- Born: Berlin
- Education: Berlin University of the Arts
- Occupation: Operatic coloratura soprano;
- Website: julia-bauer.com

= Julia Bauer =

German soprano

Julia Bauer is a German operatic coloratura soprano who has appeared at major opera houses and also in concert and recital. She has had leading roles such as Zerbinetta and Lulu, and was Freia, Helmwige, Forest Bird, Woglinde and Third Norn in Der Ring in Minden.

== Career ==
Born in Berlin, Bauer studied voice at the Berlin University of the Arts, graduating with distinction. She made her stage debut in the 1999/2000 season at the Staatstheater Cottbus. She has performed freelance since 2003, appearing as Adele in Die Fledermaus by Johann Strauss at the Volksoper in Vienna, and at the Semperoper in Dresden, the Staatsoper Hannover, and the Staatsoper Berlin, among others. She performed at the Tyrolean State Theatre as Blonde in Mozart's Die Entführung aus dem Serail and at the Oregon Bach Festival as Lisette in the world premiere of Mendelssohn's Der Onkel aus Boston, conducted by Helmuth Rilling. In 2008, she appeared as Ännchen in Weber's Der Freischütz at the New National Theatre Tokyo. She was the Queen of the Night in Mozart's Die Zauberflöte at the Oper Leipzig, the Komische Oper Berlin, and the English National Opera. In 2009, she appeared as the 12-year-old Maria in the first German production of Love and Other Demons by Peter Eötvös at the Oper Chemnitz, conducted by Frank Beermann. A review noted her coloratura voice, at times childlike and then angelic, and her convincing acting. In her debut as Lakmé at the Lausanne Opera, Bauer was praised as a "Lakmé to remember" and as a "high class Lakmé".

▸ Extracted information:
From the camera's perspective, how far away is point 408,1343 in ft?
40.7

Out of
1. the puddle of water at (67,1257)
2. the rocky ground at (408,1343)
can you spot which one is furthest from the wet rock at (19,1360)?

▸ Problem details: Reproduce everything in the text about Julia Bauer from "German soprano" down to "Ring in Minden.". The items are separate material with no connection to the text about Julia Bauer.

▸ Solution to the exercise:
German soprano

Julia Bauer is a German operatic coloratura soprano who has appeared at major opera houses and also in concert and recital. She has had leading roles such as Zerbinetta and Lulu, and was Freia, Helmwige, Forest Bird, Woglinde and Third Norn in Der Ring in Minden.